Aksi mahasiswa di jalanan itu bukan untuk main-main. Mahasiswa adalah kaum intelektual yang memiliki semangat perjuangan, kritis, dan memiliki idealisme tinggi. Sebelum turun ke jalanan, pekikan orasi berasal dari proses diskusi yang panjang dan analisis data yang akurat.
Mahasiswa menilai jika saat ini kesejahteraan di Kota Cilegon jauh dari kata ideal. Sorotan janji politik yang tak kunjung terealisasi, Kartu Cilegon Sejahtera (KCS) yang menjanjikan dapat mengentaskan permasalahan 25.000 pengangguran, Beasiswa full sarjana sebanyak 5.000, dan bantuan dana usaha sebesar Rp25.000.000.

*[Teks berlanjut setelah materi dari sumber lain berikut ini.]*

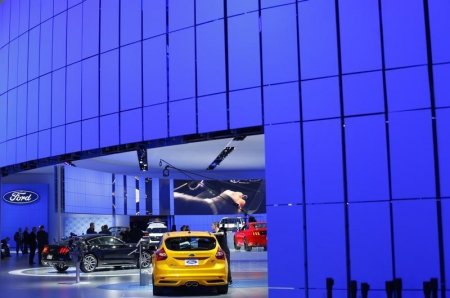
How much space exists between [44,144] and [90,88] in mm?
3914

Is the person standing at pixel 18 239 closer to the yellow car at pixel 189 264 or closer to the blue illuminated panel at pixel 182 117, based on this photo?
the blue illuminated panel at pixel 182 117

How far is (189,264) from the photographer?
53.7 feet

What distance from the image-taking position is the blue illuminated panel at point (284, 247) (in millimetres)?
15586

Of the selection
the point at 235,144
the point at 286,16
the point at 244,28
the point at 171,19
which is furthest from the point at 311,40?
the point at 235,144

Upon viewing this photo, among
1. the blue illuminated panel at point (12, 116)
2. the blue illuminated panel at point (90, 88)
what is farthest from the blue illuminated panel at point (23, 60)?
the blue illuminated panel at point (90, 88)

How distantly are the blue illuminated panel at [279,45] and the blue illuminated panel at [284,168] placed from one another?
1.33m

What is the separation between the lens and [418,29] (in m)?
15.0

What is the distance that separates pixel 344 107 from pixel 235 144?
13.3 metres

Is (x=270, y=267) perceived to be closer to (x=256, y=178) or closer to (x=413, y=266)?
(x=413, y=266)

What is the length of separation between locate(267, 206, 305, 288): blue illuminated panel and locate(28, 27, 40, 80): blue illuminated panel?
14.1 metres

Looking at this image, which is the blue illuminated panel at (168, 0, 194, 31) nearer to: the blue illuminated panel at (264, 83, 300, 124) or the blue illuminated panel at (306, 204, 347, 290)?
the blue illuminated panel at (264, 83, 300, 124)

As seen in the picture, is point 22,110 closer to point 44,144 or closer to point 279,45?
point 44,144

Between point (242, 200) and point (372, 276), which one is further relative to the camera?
point (242, 200)

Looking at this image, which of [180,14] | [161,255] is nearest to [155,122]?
[180,14]
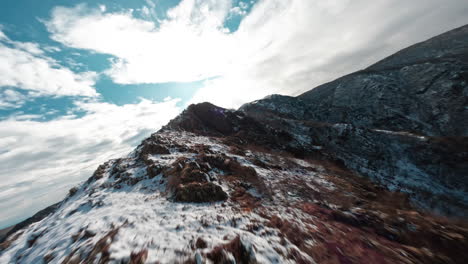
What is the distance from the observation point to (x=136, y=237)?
322 inches

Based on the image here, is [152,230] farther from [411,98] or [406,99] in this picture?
[411,98]

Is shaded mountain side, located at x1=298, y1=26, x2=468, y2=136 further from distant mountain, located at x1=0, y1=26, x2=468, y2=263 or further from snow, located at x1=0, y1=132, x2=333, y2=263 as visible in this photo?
snow, located at x1=0, y1=132, x2=333, y2=263

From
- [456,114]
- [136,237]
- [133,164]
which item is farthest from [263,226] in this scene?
[456,114]

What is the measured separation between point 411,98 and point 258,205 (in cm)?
8980

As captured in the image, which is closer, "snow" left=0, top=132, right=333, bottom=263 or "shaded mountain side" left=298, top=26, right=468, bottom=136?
"snow" left=0, top=132, right=333, bottom=263

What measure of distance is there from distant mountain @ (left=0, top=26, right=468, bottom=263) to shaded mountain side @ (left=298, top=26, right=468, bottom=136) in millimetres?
23893

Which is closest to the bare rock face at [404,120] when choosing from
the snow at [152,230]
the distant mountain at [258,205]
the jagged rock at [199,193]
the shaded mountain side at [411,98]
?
the shaded mountain side at [411,98]

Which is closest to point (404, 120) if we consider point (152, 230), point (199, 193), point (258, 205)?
point (258, 205)

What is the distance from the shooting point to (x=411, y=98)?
6812cm

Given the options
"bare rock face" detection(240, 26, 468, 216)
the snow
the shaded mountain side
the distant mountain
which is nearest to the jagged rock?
the distant mountain

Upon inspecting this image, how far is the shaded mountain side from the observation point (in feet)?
189

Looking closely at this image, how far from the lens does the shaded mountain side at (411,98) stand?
5774cm

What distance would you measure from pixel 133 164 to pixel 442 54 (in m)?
144

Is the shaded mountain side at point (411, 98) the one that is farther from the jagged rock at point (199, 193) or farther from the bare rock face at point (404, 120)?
the jagged rock at point (199, 193)
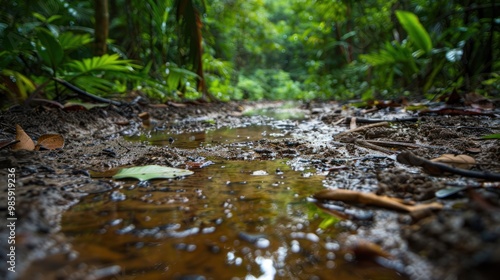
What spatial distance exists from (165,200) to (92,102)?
2.34m

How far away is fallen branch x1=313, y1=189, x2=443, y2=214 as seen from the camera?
2.37 feet

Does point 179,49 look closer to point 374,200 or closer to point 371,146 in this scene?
point 371,146

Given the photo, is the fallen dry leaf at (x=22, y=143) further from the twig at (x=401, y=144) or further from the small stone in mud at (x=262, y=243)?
the twig at (x=401, y=144)

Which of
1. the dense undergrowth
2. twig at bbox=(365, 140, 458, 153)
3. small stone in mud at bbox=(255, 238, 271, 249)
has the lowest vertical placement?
small stone in mud at bbox=(255, 238, 271, 249)

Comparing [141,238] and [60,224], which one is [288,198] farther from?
[60,224]

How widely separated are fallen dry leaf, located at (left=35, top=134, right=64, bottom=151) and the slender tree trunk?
7.02 feet

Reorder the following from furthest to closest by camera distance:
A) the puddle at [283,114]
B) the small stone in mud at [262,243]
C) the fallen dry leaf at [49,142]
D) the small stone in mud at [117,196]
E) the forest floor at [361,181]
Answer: the puddle at [283,114]
the fallen dry leaf at [49,142]
the small stone in mud at [117,196]
the small stone in mud at [262,243]
the forest floor at [361,181]

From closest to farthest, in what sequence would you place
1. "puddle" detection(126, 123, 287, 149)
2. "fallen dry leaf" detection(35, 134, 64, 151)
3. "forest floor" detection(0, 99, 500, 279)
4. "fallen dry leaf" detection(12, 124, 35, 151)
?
1. "forest floor" detection(0, 99, 500, 279)
2. "fallen dry leaf" detection(12, 124, 35, 151)
3. "fallen dry leaf" detection(35, 134, 64, 151)
4. "puddle" detection(126, 123, 287, 149)

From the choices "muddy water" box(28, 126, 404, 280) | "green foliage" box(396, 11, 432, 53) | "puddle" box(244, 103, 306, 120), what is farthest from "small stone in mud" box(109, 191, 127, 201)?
"green foliage" box(396, 11, 432, 53)

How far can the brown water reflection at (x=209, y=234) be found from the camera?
1.89ft

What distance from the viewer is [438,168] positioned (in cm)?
97

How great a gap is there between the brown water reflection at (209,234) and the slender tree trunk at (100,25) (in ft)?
9.46

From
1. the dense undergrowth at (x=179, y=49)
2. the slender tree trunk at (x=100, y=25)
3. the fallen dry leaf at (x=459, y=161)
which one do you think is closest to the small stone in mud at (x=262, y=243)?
the fallen dry leaf at (x=459, y=161)

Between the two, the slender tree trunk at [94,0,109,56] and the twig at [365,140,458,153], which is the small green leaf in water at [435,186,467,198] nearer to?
the twig at [365,140,458,153]
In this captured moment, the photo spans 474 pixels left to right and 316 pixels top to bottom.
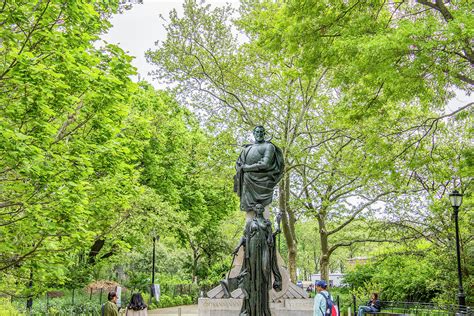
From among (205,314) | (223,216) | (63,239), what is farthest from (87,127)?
(223,216)

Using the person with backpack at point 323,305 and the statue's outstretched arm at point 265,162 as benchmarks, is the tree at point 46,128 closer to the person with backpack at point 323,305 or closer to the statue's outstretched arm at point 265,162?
the statue's outstretched arm at point 265,162

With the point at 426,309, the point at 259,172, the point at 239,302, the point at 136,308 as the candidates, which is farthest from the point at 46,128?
the point at 426,309

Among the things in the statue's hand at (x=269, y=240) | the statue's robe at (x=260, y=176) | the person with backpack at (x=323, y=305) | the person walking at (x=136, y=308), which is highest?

Sorotan fasilitas pelayanan dasar seperti jalan pun kondisinya memprihatinkan. Kota yang mendapat penghargaan sebagai kota investasi justru berbanding terbalik dengan kondisi jalan yang hancur dan lambat diperbaiki.
Belum lagi, keberadaan sejumlah BUMD yang seharusnya dapat mendongkrak Pendapatan Asli Daerah justru menimbulkan kerugian. Pengelolaan yang harus dikoreksi, jangan muncul kasus korupsi dan kekisruhan.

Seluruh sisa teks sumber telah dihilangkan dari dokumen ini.